BEGIN Source passage

Homogeneous line widths for three samples with different Er3+ concentrations are summarized in Table . Sample with high Er3+ concentration has a large homogeneous line width owing to Er3+–Er3+ spin interaction. As the concentration gets lower, the average Er3+ ion distance gets larger. Below 10 ppm, the Er3+ concentration has negligible effect on the homogeneous line width. The homogeneous line width of a 11.5 ppm sample at 2.5 K, 0.65 T is 11.2 ± 0.2 kHz (corresponding T2 = 28 μs). This result is comparable to the reported line width of 50 ppm Er3+-doped Y2O3 single crystals.[6]

Table 2

Homogeneous Line Width for Er3+-Doped Y2O3 Ceramics with Different Er3+ Concentrations

Er3+ (ppm)	Γh (kHz) @ 0.65 T, 2.5 K
2.0	11.4 ± 0.7
11.5	11.2 ± 0.2
162	49 ± 5

Conclusions

We report the development of Er3+-doped Y2O3 transparent ceramics with long optical coherence lifetime. Low-porosity transparent ceramics are prepared by sintering NPs using HIP. Er3+-doped Y2O3 NPs synthesized by a wet-chemistry approach are used as starting materials to improve the Er3+ dispersion. The prepared Er3+-doped Y2O3 ceramics show good optical transparency with about 80% axial transmission through 1.85 mm thickness in the wavelength range of 1000–2000 nm. The very small inhomogeneous broadening (0.42 GHz) and homogeneous broadening (11.2 kHz) of the Er3+4I13/2–4I15/2 transition in our ceramics strongly suggest that Er3+ ions reside in the crystalline phase with low structural disorder. Such transparent ceramics with well-controlled Er3+ doping are promising materials for quantum memory applications.

END Source passage
BEGIN Provided data

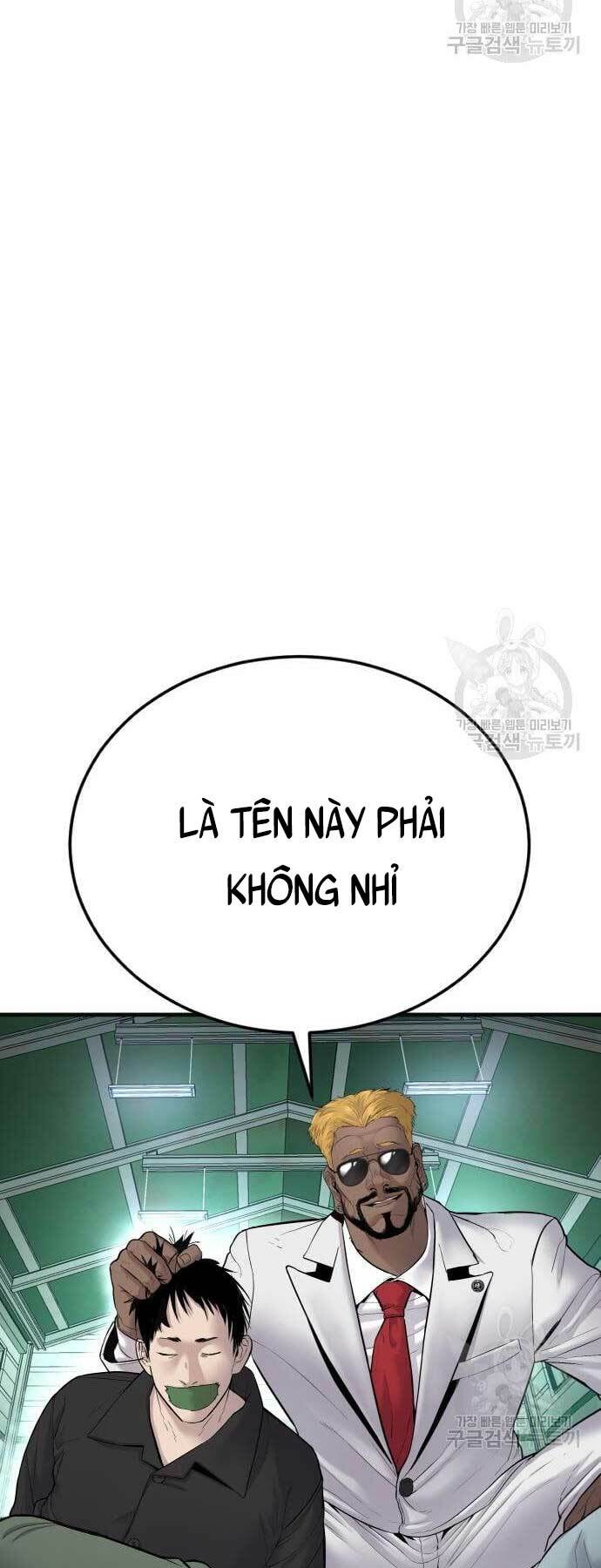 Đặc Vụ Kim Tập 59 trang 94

END Provided data

Work instruction 1
What inhomogeneous broadening does the passage on Er3+-doped Y2O3 ceramics report for the Er3+ transition in the ceramics?
Work instruction 2
Output the section of the passage on Er3+-doped Y2O3 ceramics between "We report the" and "quantum memory applications.", inclusive.
Work instruction 3
How would this sentence from the passage on Er3+-doped Y2O3 ceramics read in Spanish: "Below 10 ppm, the Er3+ concentration has negligible effect on the homogeneous line width."

Exercise answer 1
0.42 GHz.

Exercise answer 2
We report the development of Er3+-doped Y2O3 transparent ceramics with long optical coherence lifetime. Low-porosity transparent ceramics are prepared by sintering NPs using HIP. Er3+-doped Y2O3 NPs synthesized by a wet-chemistry approach are used as starting materials to improve the Er3+ dispersion. The prepared Er3+-doped Y2O3 ceramics show good optical transparency with about 80% axial transmission through 1.85 mm thickness in the wavelength range of 1000–2000 nm. The very small inhomogeneous broadening (0.42 GHz) and homogeneous broadening (11.2 kHz) of the Er3+4I13/2–4I15/2 transition in our ceramics strongly suggest that Er3+ ions reside in the crystalline phase with low structural disorder. Such transparent ceramics with well-controlled Er3+ doping are promising materials for quantum memory applications.

Exercise answer 3
Por debajo de 10 ppm, la concentración de Er3+ tiene un efecto despreciable sobre el ancho de línea homogéneo.